··· Selected excerpt ···
A simple test could potentially target chemotherapy for breast cancer in only those women most likely to benefit, reports a study in the New England Journal of Medicine.
The study, led by University of Michigan Comprehensive Cancer Center researchers, found that women with the most common form of breast cancer -- in which the tumours are estrogen-receptor positive and HER -2 receptor negative -- were most likely to benefit from adding the drug Taxol to their chemotherapy regimen.
Women whose tumours were estrogen-receptor positive, but did not express HER-2, did not get any benefit from the drug.
As many as three-quarters of breast cancers are estrogen-receptor positive and about 15 per cent to 20 per cent of breast cancers express HER-2, a protein that spurs the growth of breast cancer cells.
The study could one day mean that women with HER-2-positive breast tumours could be spared the toxic side effects of a therapy that may not be effective for them.
"In general, chemotherapy for breast cancer has been a one-size-fits-all approach," says lead study author Dr. Daniel Hayes of the UM Comprehensive Cancer Center. "With this data we hope we will be able to focus chemotherapy on patients whom it's most likely to help."
But the researchers caution they are not recommending a change in treatment at this point. They say more research must be done to confirm that Taxol does not benefit some estrogen-receptor-positive breast cancer.
···
• Exercise requirements:
**A)** Decide whether each statement below agrees with the article on chemotherapy for breast cancer. Answer yes or no for each, and quote the words of the article that decide it.
(i) The study was reported in the New England Journal of Medicine.
(ii) The researchers recommend changing treatment now.
(iii) About half of breast cancers express HER-2.
**B)** Continue the breast cancer article from its last sentence.
··· Dataset content ···
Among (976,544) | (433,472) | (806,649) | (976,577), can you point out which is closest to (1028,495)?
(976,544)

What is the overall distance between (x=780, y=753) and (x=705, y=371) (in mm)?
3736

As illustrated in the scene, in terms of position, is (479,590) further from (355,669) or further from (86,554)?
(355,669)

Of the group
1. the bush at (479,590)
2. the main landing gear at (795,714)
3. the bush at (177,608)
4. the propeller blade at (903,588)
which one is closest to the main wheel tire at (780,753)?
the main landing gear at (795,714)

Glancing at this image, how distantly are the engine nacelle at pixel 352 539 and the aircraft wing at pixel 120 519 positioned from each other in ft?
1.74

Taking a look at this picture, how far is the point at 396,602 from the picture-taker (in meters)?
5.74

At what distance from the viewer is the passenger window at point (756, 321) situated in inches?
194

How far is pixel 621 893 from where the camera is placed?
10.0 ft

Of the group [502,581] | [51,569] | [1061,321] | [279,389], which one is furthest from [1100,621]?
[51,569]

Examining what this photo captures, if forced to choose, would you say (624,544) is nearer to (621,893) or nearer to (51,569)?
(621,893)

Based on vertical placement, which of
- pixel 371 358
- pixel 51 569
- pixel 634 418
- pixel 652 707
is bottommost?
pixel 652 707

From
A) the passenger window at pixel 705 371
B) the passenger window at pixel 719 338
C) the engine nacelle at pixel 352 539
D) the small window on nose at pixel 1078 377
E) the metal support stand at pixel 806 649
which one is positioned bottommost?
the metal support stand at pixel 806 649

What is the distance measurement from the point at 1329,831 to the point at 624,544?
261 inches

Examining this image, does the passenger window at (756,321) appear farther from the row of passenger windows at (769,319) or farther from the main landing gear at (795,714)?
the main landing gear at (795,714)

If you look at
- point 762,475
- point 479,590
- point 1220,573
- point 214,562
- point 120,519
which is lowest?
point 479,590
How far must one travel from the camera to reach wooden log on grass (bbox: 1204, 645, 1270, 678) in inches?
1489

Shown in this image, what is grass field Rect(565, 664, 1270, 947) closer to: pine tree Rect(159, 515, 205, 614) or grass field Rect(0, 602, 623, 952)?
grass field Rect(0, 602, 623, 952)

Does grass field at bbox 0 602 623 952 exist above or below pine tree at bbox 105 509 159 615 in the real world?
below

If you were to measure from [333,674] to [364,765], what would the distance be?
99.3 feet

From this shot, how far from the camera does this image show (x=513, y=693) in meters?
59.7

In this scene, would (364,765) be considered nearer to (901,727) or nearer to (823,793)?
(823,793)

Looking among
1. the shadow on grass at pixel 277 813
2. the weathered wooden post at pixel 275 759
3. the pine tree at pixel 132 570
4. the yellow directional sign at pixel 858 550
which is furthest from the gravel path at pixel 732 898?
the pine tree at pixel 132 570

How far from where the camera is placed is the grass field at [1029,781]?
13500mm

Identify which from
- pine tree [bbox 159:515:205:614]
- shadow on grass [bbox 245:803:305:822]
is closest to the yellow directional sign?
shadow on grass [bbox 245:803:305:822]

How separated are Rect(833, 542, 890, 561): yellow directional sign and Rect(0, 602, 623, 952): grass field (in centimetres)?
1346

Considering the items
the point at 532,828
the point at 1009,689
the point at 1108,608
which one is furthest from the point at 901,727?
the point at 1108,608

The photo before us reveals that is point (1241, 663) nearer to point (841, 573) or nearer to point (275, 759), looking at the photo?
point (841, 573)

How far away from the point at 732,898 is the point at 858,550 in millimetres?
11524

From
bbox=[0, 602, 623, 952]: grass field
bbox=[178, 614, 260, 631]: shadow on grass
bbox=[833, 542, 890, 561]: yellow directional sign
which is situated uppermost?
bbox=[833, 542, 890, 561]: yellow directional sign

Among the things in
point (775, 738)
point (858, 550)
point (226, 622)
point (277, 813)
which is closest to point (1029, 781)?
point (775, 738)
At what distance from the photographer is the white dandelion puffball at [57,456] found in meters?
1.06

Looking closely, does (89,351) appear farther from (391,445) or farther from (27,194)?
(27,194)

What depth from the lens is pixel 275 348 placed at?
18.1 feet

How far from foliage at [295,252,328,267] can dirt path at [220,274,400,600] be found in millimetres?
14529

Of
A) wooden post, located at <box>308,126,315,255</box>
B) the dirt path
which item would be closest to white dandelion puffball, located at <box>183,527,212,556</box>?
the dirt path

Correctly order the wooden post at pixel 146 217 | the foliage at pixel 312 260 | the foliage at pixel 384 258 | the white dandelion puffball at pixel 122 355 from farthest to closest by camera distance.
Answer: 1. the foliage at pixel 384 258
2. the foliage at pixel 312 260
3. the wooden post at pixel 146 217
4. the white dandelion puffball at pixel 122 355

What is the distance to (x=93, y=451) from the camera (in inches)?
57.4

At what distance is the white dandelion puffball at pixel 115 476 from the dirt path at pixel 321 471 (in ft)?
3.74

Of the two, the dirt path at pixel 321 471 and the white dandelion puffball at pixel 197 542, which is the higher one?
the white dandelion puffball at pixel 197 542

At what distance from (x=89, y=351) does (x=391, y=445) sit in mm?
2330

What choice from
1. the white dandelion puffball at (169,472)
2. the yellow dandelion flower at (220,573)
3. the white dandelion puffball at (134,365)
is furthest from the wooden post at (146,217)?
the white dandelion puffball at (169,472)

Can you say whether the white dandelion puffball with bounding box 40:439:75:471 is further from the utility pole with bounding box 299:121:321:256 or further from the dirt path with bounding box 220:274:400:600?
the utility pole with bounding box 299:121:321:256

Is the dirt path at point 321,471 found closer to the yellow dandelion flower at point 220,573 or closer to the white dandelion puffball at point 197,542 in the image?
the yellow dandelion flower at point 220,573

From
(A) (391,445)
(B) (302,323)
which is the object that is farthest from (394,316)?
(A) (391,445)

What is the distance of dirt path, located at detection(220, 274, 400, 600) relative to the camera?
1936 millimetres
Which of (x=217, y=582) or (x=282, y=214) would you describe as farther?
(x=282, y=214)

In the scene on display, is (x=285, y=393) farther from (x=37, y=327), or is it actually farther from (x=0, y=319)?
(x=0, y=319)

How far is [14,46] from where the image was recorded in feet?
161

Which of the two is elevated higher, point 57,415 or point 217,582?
···
• Responses to the exercise:
**A)**
(i) Yes: "reports a study in the New England Journal of Medicine."
(ii) No: "the researchers caution they are not recommending a change in treatment at this point."
(iii) No: "about 15 per cent to 20 per cent of breast cancers express HER-2."

**B)**
The study looked at tissue samples and data from 1,500 women who had previously participated in a study looking at the benefit of adding Taxol after four cycles of the drugs Adriamycin and Cytoxan, so-called AC chemotherapy.
Cancer had spread to the lymph nodes in all of the women, which is a standard indication to recommend chemotherapy.
All the women were given AC chemotherapy, after which half the women received four cycles of Taxol and the other half did not receive any more chemotherapy.
The researchers found that the addition of Taxol improved survival rates in women who were HER-2-positive -- regardless of their estrogen receptor status. Women whose tumours were HER-2-negative and estrogen-receptor-positive had no additional benefit from the Taxol. More than half of the patients in the study fell into this category.
"We've seen mortality from breast cancer dropping in recently years because we've applied these new and better therapies. But now we believe, if these results are confirmed and validated in other studies, that perhaps we could pull out half the patients in that study and save them from the toxicities and the cost of receiving a drug that might not do them any good," said Hayes.
"In oncology, we are very good at adding therapies to a patient's regimen, but we are not as confident subtracting treatment," added senior study author Donald Berry, professor and head of the Division of Quantitative Sciences at The University of Texas M. D. Anderson Cancer Center.
"Hopefully, in time, we'll be able to limit therapies to those that will truly benefit from the additional regimen."